*SELECTED EXCERPT*:
____________________
My point is that “how life could have arisen” is not part of evolutionary theory. Neither is Miller's experiment “junk science”. If the textbooks actually read as ‘reported’ then yes, the textbooks are making a rather grandiose claim on scant evidence; but it is NOT “junk science” but “bad textbook writing”, and it has nothing to do with evolutionary theory.
But I guess it IS too much to ask that people actually KNOW about a subject before they write about it. The author of this is either completely ignorant, or engaged in propaganda to those who he assumes (correctly) don't know much about science - his target audience, creationists.
The claims for Miller’s experiment are not just “rather grandiose.” They are just plain bogus. And, according to the article, these claims appear widely in science textbooks. That *is* junk science being perpetrated on future scientists, and THAT is what should alarm you — NOT some semantic quibble about what is or is not “evolutionary science” or “junk science.”
Do you have any idea how hard it is to refrain from calling pedantic fools like you what you are?
Guess that's why all archeological finds will always be accredited to evolution. If it just might be a missing link, the skepticism is quite a bit lower than something challenging evolution. And the missing link will get you fame...until they eventually find it was a fraud, but even a valid challenge to evolution will get you mocked and derided.
The peer review process is not the scientific method in action. Its dogma in action. Science is about trying to falsify the leading theory. The scientific review is all to often about protecting it. Its easiest to see this nonsense in the "climate change" community now a days.
That's my understanding, too. Just speculation on his part.
____________________
*TASK STATEMENT*: Rewrite the part of the discussion that begins at the words "Guess that's why" and stops after "mocked and derided.", putting "transitional fossil" wherever "missing link" appears.

Stored data
____________________
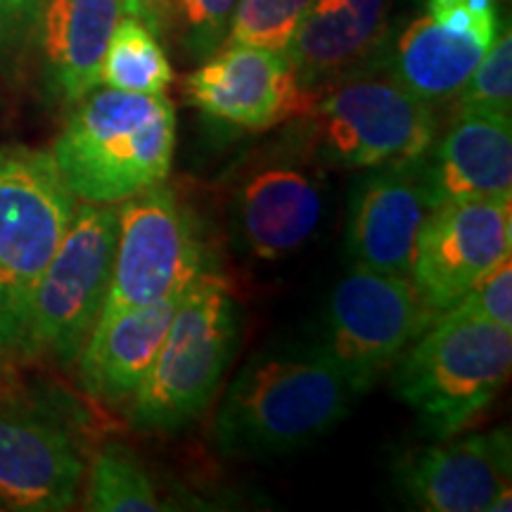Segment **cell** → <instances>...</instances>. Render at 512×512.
Instances as JSON below:
<instances>
[{
    "mask_svg": "<svg viewBox=\"0 0 512 512\" xmlns=\"http://www.w3.org/2000/svg\"><path fill=\"white\" fill-rule=\"evenodd\" d=\"M439 320H486L512 330V261L510 254L486 271L475 285L446 309ZM434 318V320H437Z\"/></svg>",
    "mask_w": 512,
    "mask_h": 512,
    "instance_id": "obj_27",
    "label": "cell"
},
{
    "mask_svg": "<svg viewBox=\"0 0 512 512\" xmlns=\"http://www.w3.org/2000/svg\"><path fill=\"white\" fill-rule=\"evenodd\" d=\"M313 0H238L223 46L287 53Z\"/></svg>",
    "mask_w": 512,
    "mask_h": 512,
    "instance_id": "obj_23",
    "label": "cell"
},
{
    "mask_svg": "<svg viewBox=\"0 0 512 512\" xmlns=\"http://www.w3.org/2000/svg\"><path fill=\"white\" fill-rule=\"evenodd\" d=\"M294 121L306 157L337 171L418 159L439 133L434 107L377 69L332 83Z\"/></svg>",
    "mask_w": 512,
    "mask_h": 512,
    "instance_id": "obj_5",
    "label": "cell"
},
{
    "mask_svg": "<svg viewBox=\"0 0 512 512\" xmlns=\"http://www.w3.org/2000/svg\"><path fill=\"white\" fill-rule=\"evenodd\" d=\"M392 10L394 0H313L285 53L304 91L316 98L332 83L373 67Z\"/></svg>",
    "mask_w": 512,
    "mask_h": 512,
    "instance_id": "obj_17",
    "label": "cell"
},
{
    "mask_svg": "<svg viewBox=\"0 0 512 512\" xmlns=\"http://www.w3.org/2000/svg\"><path fill=\"white\" fill-rule=\"evenodd\" d=\"M48 0H0V76L19 81L34 62L36 36Z\"/></svg>",
    "mask_w": 512,
    "mask_h": 512,
    "instance_id": "obj_26",
    "label": "cell"
},
{
    "mask_svg": "<svg viewBox=\"0 0 512 512\" xmlns=\"http://www.w3.org/2000/svg\"><path fill=\"white\" fill-rule=\"evenodd\" d=\"M437 207L425 155L366 169L349 192L347 254L351 264L411 278L415 247Z\"/></svg>",
    "mask_w": 512,
    "mask_h": 512,
    "instance_id": "obj_14",
    "label": "cell"
},
{
    "mask_svg": "<svg viewBox=\"0 0 512 512\" xmlns=\"http://www.w3.org/2000/svg\"><path fill=\"white\" fill-rule=\"evenodd\" d=\"M512 368V330L486 320H434L396 358L392 389L422 432L451 439L494 403Z\"/></svg>",
    "mask_w": 512,
    "mask_h": 512,
    "instance_id": "obj_4",
    "label": "cell"
},
{
    "mask_svg": "<svg viewBox=\"0 0 512 512\" xmlns=\"http://www.w3.org/2000/svg\"><path fill=\"white\" fill-rule=\"evenodd\" d=\"M512 107V34L505 22L494 46L486 50L482 62L456 95V110H496Z\"/></svg>",
    "mask_w": 512,
    "mask_h": 512,
    "instance_id": "obj_25",
    "label": "cell"
},
{
    "mask_svg": "<svg viewBox=\"0 0 512 512\" xmlns=\"http://www.w3.org/2000/svg\"><path fill=\"white\" fill-rule=\"evenodd\" d=\"M79 427L48 403L0 399V510L74 508L86 477Z\"/></svg>",
    "mask_w": 512,
    "mask_h": 512,
    "instance_id": "obj_11",
    "label": "cell"
},
{
    "mask_svg": "<svg viewBox=\"0 0 512 512\" xmlns=\"http://www.w3.org/2000/svg\"><path fill=\"white\" fill-rule=\"evenodd\" d=\"M503 29L498 0H425L401 27H389L373 67L437 107L456 100Z\"/></svg>",
    "mask_w": 512,
    "mask_h": 512,
    "instance_id": "obj_10",
    "label": "cell"
},
{
    "mask_svg": "<svg viewBox=\"0 0 512 512\" xmlns=\"http://www.w3.org/2000/svg\"><path fill=\"white\" fill-rule=\"evenodd\" d=\"M117 252L100 318L162 302L211 271L195 219L169 185L117 204Z\"/></svg>",
    "mask_w": 512,
    "mask_h": 512,
    "instance_id": "obj_8",
    "label": "cell"
},
{
    "mask_svg": "<svg viewBox=\"0 0 512 512\" xmlns=\"http://www.w3.org/2000/svg\"><path fill=\"white\" fill-rule=\"evenodd\" d=\"M510 249L512 197L439 202L420 230L411 280L437 318Z\"/></svg>",
    "mask_w": 512,
    "mask_h": 512,
    "instance_id": "obj_12",
    "label": "cell"
},
{
    "mask_svg": "<svg viewBox=\"0 0 512 512\" xmlns=\"http://www.w3.org/2000/svg\"><path fill=\"white\" fill-rule=\"evenodd\" d=\"M434 200H510L512 121L508 112L456 110L425 152Z\"/></svg>",
    "mask_w": 512,
    "mask_h": 512,
    "instance_id": "obj_19",
    "label": "cell"
},
{
    "mask_svg": "<svg viewBox=\"0 0 512 512\" xmlns=\"http://www.w3.org/2000/svg\"><path fill=\"white\" fill-rule=\"evenodd\" d=\"M512 444L508 430L477 432L456 441L437 439L406 453L394 482L411 508L425 512H491L510 489Z\"/></svg>",
    "mask_w": 512,
    "mask_h": 512,
    "instance_id": "obj_15",
    "label": "cell"
},
{
    "mask_svg": "<svg viewBox=\"0 0 512 512\" xmlns=\"http://www.w3.org/2000/svg\"><path fill=\"white\" fill-rule=\"evenodd\" d=\"M117 204L76 202L72 223L38 280L17 361L76 366L110 290Z\"/></svg>",
    "mask_w": 512,
    "mask_h": 512,
    "instance_id": "obj_7",
    "label": "cell"
},
{
    "mask_svg": "<svg viewBox=\"0 0 512 512\" xmlns=\"http://www.w3.org/2000/svg\"><path fill=\"white\" fill-rule=\"evenodd\" d=\"M176 107L164 93L95 88L69 107L53 155L76 200L119 204L171 174Z\"/></svg>",
    "mask_w": 512,
    "mask_h": 512,
    "instance_id": "obj_2",
    "label": "cell"
},
{
    "mask_svg": "<svg viewBox=\"0 0 512 512\" xmlns=\"http://www.w3.org/2000/svg\"><path fill=\"white\" fill-rule=\"evenodd\" d=\"M358 396L320 344L266 349L230 382L214 420L216 448L230 458L302 451L335 430Z\"/></svg>",
    "mask_w": 512,
    "mask_h": 512,
    "instance_id": "obj_1",
    "label": "cell"
},
{
    "mask_svg": "<svg viewBox=\"0 0 512 512\" xmlns=\"http://www.w3.org/2000/svg\"><path fill=\"white\" fill-rule=\"evenodd\" d=\"M176 0H126V15L138 17L155 34L169 36Z\"/></svg>",
    "mask_w": 512,
    "mask_h": 512,
    "instance_id": "obj_28",
    "label": "cell"
},
{
    "mask_svg": "<svg viewBox=\"0 0 512 512\" xmlns=\"http://www.w3.org/2000/svg\"><path fill=\"white\" fill-rule=\"evenodd\" d=\"M323 219V192L294 159H268L240 178L235 228L247 252L264 261L297 254Z\"/></svg>",
    "mask_w": 512,
    "mask_h": 512,
    "instance_id": "obj_16",
    "label": "cell"
},
{
    "mask_svg": "<svg viewBox=\"0 0 512 512\" xmlns=\"http://www.w3.org/2000/svg\"><path fill=\"white\" fill-rule=\"evenodd\" d=\"M124 15L126 0H48L34 60L50 102L69 110L100 86L102 57Z\"/></svg>",
    "mask_w": 512,
    "mask_h": 512,
    "instance_id": "obj_18",
    "label": "cell"
},
{
    "mask_svg": "<svg viewBox=\"0 0 512 512\" xmlns=\"http://www.w3.org/2000/svg\"><path fill=\"white\" fill-rule=\"evenodd\" d=\"M432 323L411 278L351 266L330 294L320 349L366 394Z\"/></svg>",
    "mask_w": 512,
    "mask_h": 512,
    "instance_id": "obj_9",
    "label": "cell"
},
{
    "mask_svg": "<svg viewBox=\"0 0 512 512\" xmlns=\"http://www.w3.org/2000/svg\"><path fill=\"white\" fill-rule=\"evenodd\" d=\"M238 0H176L169 36L192 60H207L226 41Z\"/></svg>",
    "mask_w": 512,
    "mask_h": 512,
    "instance_id": "obj_24",
    "label": "cell"
},
{
    "mask_svg": "<svg viewBox=\"0 0 512 512\" xmlns=\"http://www.w3.org/2000/svg\"><path fill=\"white\" fill-rule=\"evenodd\" d=\"M183 88L190 105L209 119L252 133L302 117L313 102L290 57L247 46H221L185 76Z\"/></svg>",
    "mask_w": 512,
    "mask_h": 512,
    "instance_id": "obj_13",
    "label": "cell"
},
{
    "mask_svg": "<svg viewBox=\"0 0 512 512\" xmlns=\"http://www.w3.org/2000/svg\"><path fill=\"white\" fill-rule=\"evenodd\" d=\"M242 339V313L219 273H202L185 290L162 347L128 401L140 432L171 434L214 403Z\"/></svg>",
    "mask_w": 512,
    "mask_h": 512,
    "instance_id": "obj_3",
    "label": "cell"
},
{
    "mask_svg": "<svg viewBox=\"0 0 512 512\" xmlns=\"http://www.w3.org/2000/svg\"><path fill=\"white\" fill-rule=\"evenodd\" d=\"M185 292L98 320L76 368L83 392L110 406L128 403L162 347Z\"/></svg>",
    "mask_w": 512,
    "mask_h": 512,
    "instance_id": "obj_20",
    "label": "cell"
},
{
    "mask_svg": "<svg viewBox=\"0 0 512 512\" xmlns=\"http://www.w3.org/2000/svg\"><path fill=\"white\" fill-rule=\"evenodd\" d=\"M76 197L53 155L0 147V356L17 361L38 280L72 223Z\"/></svg>",
    "mask_w": 512,
    "mask_h": 512,
    "instance_id": "obj_6",
    "label": "cell"
},
{
    "mask_svg": "<svg viewBox=\"0 0 512 512\" xmlns=\"http://www.w3.org/2000/svg\"><path fill=\"white\" fill-rule=\"evenodd\" d=\"M86 510L93 512H159L162 501L143 460L119 441L98 446L86 467Z\"/></svg>",
    "mask_w": 512,
    "mask_h": 512,
    "instance_id": "obj_22",
    "label": "cell"
},
{
    "mask_svg": "<svg viewBox=\"0 0 512 512\" xmlns=\"http://www.w3.org/2000/svg\"><path fill=\"white\" fill-rule=\"evenodd\" d=\"M174 83V67L159 36L140 22L124 15L112 31L100 67V86L126 93L159 95Z\"/></svg>",
    "mask_w": 512,
    "mask_h": 512,
    "instance_id": "obj_21",
    "label": "cell"
}]
</instances>
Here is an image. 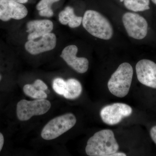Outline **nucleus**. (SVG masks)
I'll return each mask as SVG.
<instances>
[{"label": "nucleus", "mask_w": 156, "mask_h": 156, "mask_svg": "<svg viewBox=\"0 0 156 156\" xmlns=\"http://www.w3.org/2000/svg\"><path fill=\"white\" fill-rule=\"evenodd\" d=\"M119 148L113 132L105 129L96 132L89 138L86 152L89 156H109L116 152Z\"/></svg>", "instance_id": "1"}, {"label": "nucleus", "mask_w": 156, "mask_h": 156, "mask_svg": "<svg viewBox=\"0 0 156 156\" xmlns=\"http://www.w3.org/2000/svg\"><path fill=\"white\" fill-rule=\"evenodd\" d=\"M82 23L84 28L95 37L109 40L113 35V29L108 19L98 11L91 10L86 11Z\"/></svg>", "instance_id": "2"}, {"label": "nucleus", "mask_w": 156, "mask_h": 156, "mask_svg": "<svg viewBox=\"0 0 156 156\" xmlns=\"http://www.w3.org/2000/svg\"><path fill=\"white\" fill-rule=\"evenodd\" d=\"M133 75V69L131 64L124 62L120 65L108 83L110 92L117 97H125L130 90Z\"/></svg>", "instance_id": "3"}, {"label": "nucleus", "mask_w": 156, "mask_h": 156, "mask_svg": "<svg viewBox=\"0 0 156 156\" xmlns=\"http://www.w3.org/2000/svg\"><path fill=\"white\" fill-rule=\"evenodd\" d=\"M76 123L75 116L72 113L56 117L50 120L44 127L41 135L46 140L55 139L72 128Z\"/></svg>", "instance_id": "4"}, {"label": "nucleus", "mask_w": 156, "mask_h": 156, "mask_svg": "<svg viewBox=\"0 0 156 156\" xmlns=\"http://www.w3.org/2000/svg\"><path fill=\"white\" fill-rule=\"evenodd\" d=\"M51 104L45 99L20 100L17 104V115L20 121H26L34 116L45 114L50 110Z\"/></svg>", "instance_id": "5"}, {"label": "nucleus", "mask_w": 156, "mask_h": 156, "mask_svg": "<svg viewBox=\"0 0 156 156\" xmlns=\"http://www.w3.org/2000/svg\"><path fill=\"white\" fill-rule=\"evenodd\" d=\"M122 21L129 37L136 40H142L147 35V21L139 14L127 12L123 15Z\"/></svg>", "instance_id": "6"}, {"label": "nucleus", "mask_w": 156, "mask_h": 156, "mask_svg": "<svg viewBox=\"0 0 156 156\" xmlns=\"http://www.w3.org/2000/svg\"><path fill=\"white\" fill-rule=\"evenodd\" d=\"M132 109L126 104L115 103L104 107L100 112L104 122L113 126L120 122L125 117L132 114Z\"/></svg>", "instance_id": "7"}, {"label": "nucleus", "mask_w": 156, "mask_h": 156, "mask_svg": "<svg viewBox=\"0 0 156 156\" xmlns=\"http://www.w3.org/2000/svg\"><path fill=\"white\" fill-rule=\"evenodd\" d=\"M28 10L23 4L14 0H0V20L8 21L11 19L19 20L25 18Z\"/></svg>", "instance_id": "8"}, {"label": "nucleus", "mask_w": 156, "mask_h": 156, "mask_svg": "<svg viewBox=\"0 0 156 156\" xmlns=\"http://www.w3.org/2000/svg\"><path fill=\"white\" fill-rule=\"evenodd\" d=\"M138 81L144 86L156 89V64L148 59L140 60L136 65Z\"/></svg>", "instance_id": "9"}, {"label": "nucleus", "mask_w": 156, "mask_h": 156, "mask_svg": "<svg viewBox=\"0 0 156 156\" xmlns=\"http://www.w3.org/2000/svg\"><path fill=\"white\" fill-rule=\"evenodd\" d=\"M78 50V48L76 45H69L63 49L60 56L77 72L84 73L87 72L89 69V60L84 57H77Z\"/></svg>", "instance_id": "10"}, {"label": "nucleus", "mask_w": 156, "mask_h": 156, "mask_svg": "<svg viewBox=\"0 0 156 156\" xmlns=\"http://www.w3.org/2000/svg\"><path fill=\"white\" fill-rule=\"evenodd\" d=\"M40 38L37 41L28 40L26 43V50L31 55H38L50 51L56 47V37L55 34L50 33Z\"/></svg>", "instance_id": "11"}, {"label": "nucleus", "mask_w": 156, "mask_h": 156, "mask_svg": "<svg viewBox=\"0 0 156 156\" xmlns=\"http://www.w3.org/2000/svg\"><path fill=\"white\" fill-rule=\"evenodd\" d=\"M28 40H35L50 33L53 28V23L49 20H31L27 24Z\"/></svg>", "instance_id": "12"}, {"label": "nucleus", "mask_w": 156, "mask_h": 156, "mask_svg": "<svg viewBox=\"0 0 156 156\" xmlns=\"http://www.w3.org/2000/svg\"><path fill=\"white\" fill-rule=\"evenodd\" d=\"M58 20L61 24H68L71 28H74L81 25L83 17L77 16L73 9L70 6H67L58 14Z\"/></svg>", "instance_id": "13"}, {"label": "nucleus", "mask_w": 156, "mask_h": 156, "mask_svg": "<svg viewBox=\"0 0 156 156\" xmlns=\"http://www.w3.org/2000/svg\"><path fill=\"white\" fill-rule=\"evenodd\" d=\"M66 82V88L63 96L69 99H74L80 95L82 86L80 83L75 79H70Z\"/></svg>", "instance_id": "14"}, {"label": "nucleus", "mask_w": 156, "mask_h": 156, "mask_svg": "<svg viewBox=\"0 0 156 156\" xmlns=\"http://www.w3.org/2000/svg\"><path fill=\"white\" fill-rule=\"evenodd\" d=\"M125 7L130 11L138 12L150 9V0H124Z\"/></svg>", "instance_id": "15"}, {"label": "nucleus", "mask_w": 156, "mask_h": 156, "mask_svg": "<svg viewBox=\"0 0 156 156\" xmlns=\"http://www.w3.org/2000/svg\"><path fill=\"white\" fill-rule=\"evenodd\" d=\"M23 91L26 95L35 99H46L48 97V94L45 91L37 89L32 84L25 85L23 88Z\"/></svg>", "instance_id": "16"}, {"label": "nucleus", "mask_w": 156, "mask_h": 156, "mask_svg": "<svg viewBox=\"0 0 156 156\" xmlns=\"http://www.w3.org/2000/svg\"><path fill=\"white\" fill-rule=\"evenodd\" d=\"M66 82L61 78H56L53 80V88L56 93L63 95L66 88Z\"/></svg>", "instance_id": "17"}, {"label": "nucleus", "mask_w": 156, "mask_h": 156, "mask_svg": "<svg viewBox=\"0 0 156 156\" xmlns=\"http://www.w3.org/2000/svg\"><path fill=\"white\" fill-rule=\"evenodd\" d=\"M59 1L60 0H41L37 4L36 9L38 11H41L47 7H51L52 4Z\"/></svg>", "instance_id": "18"}, {"label": "nucleus", "mask_w": 156, "mask_h": 156, "mask_svg": "<svg viewBox=\"0 0 156 156\" xmlns=\"http://www.w3.org/2000/svg\"><path fill=\"white\" fill-rule=\"evenodd\" d=\"M32 85L35 88L39 90L45 91L46 92V91H48V86L41 80L39 79L36 80Z\"/></svg>", "instance_id": "19"}, {"label": "nucleus", "mask_w": 156, "mask_h": 156, "mask_svg": "<svg viewBox=\"0 0 156 156\" xmlns=\"http://www.w3.org/2000/svg\"><path fill=\"white\" fill-rule=\"evenodd\" d=\"M39 14L42 17H51L53 16V11L51 7H47L40 11Z\"/></svg>", "instance_id": "20"}, {"label": "nucleus", "mask_w": 156, "mask_h": 156, "mask_svg": "<svg viewBox=\"0 0 156 156\" xmlns=\"http://www.w3.org/2000/svg\"><path fill=\"white\" fill-rule=\"evenodd\" d=\"M151 137L156 144V126H154L151 129L150 131Z\"/></svg>", "instance_id": "21"}, {"label": "nucleus", "mask_w": 156, "mask_h": 156, "mask_svg": "<svg viewBox=\"0 0 156 156\" xmlns=\"http://www.w3.org/2000/svg\"><path fill=\"white\" fill-rule=\"evenodd\" d=\"M4 144V136L2 133L0 132V152L2 151V149L3 145Z\"/></svg>", "instance_id": "22"}, {"label": "nucleus", "mask_w": 156, "mask_h": 156, "mask_svg": "<svg viewBox=\"0 0 156 156\" xmlns=\"http://www.w3.org/2000/svg\"><path fill=\"white\" fill-rule=\"evenodd\" d=\"M126 154L123 153H117L112 154L110 156H126Z\"/></svg>", "instance_id": "23"}, {"label": "nucleus", "mask_w": 156, "mask_h": 156, "mask_svg": "<svg viewBox=\"0 0 156 156\" xmlns=\"http://www.w3.org/2000/svg\"><path fill=\"white\" fill-rule=\"evenodd\" d=\"M15 2H17L20 4H25L28 2V0H14Z\"/></svg>", "instance_id": "24"}, {"label": "nucleus", "mask_w": 156, "mask_h": 156, "mask_svg": "<svg viewBox=\"0 0 156 156\" xmlns=\"http://www.w3.org/2000/svg\"><path fill=\"white\" fill-rule=\"evenodd\" d=\"M152 2L156 5V0H151Z\"/></svg>", "instance_id": "25"}, {"label": "nucleus", "mask_w": 156, "mask_h": 156, "mask_svg": "<svg viewBox=\"0 0 156 156\" xmlns=\"http://www.w3.org/2000/svg\"><path fill=\"white\" fill-rule=\"evenodd\" d=\"M2 76H1V75H0V81H1V80H2Z\"/></svg>", "instance_id": "26"}]
</instances>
____________________
*RESULT*:
Guess that's why all archeological finds will always be accredited to evolution. If it just might be a transitional fossil, the skepticism is quite a bit lower than something challenging evolution. And the transitional fossil will get you fame...until they eventually find it was a fraud, but even a valid challenge to evolution will get you mocked and derided.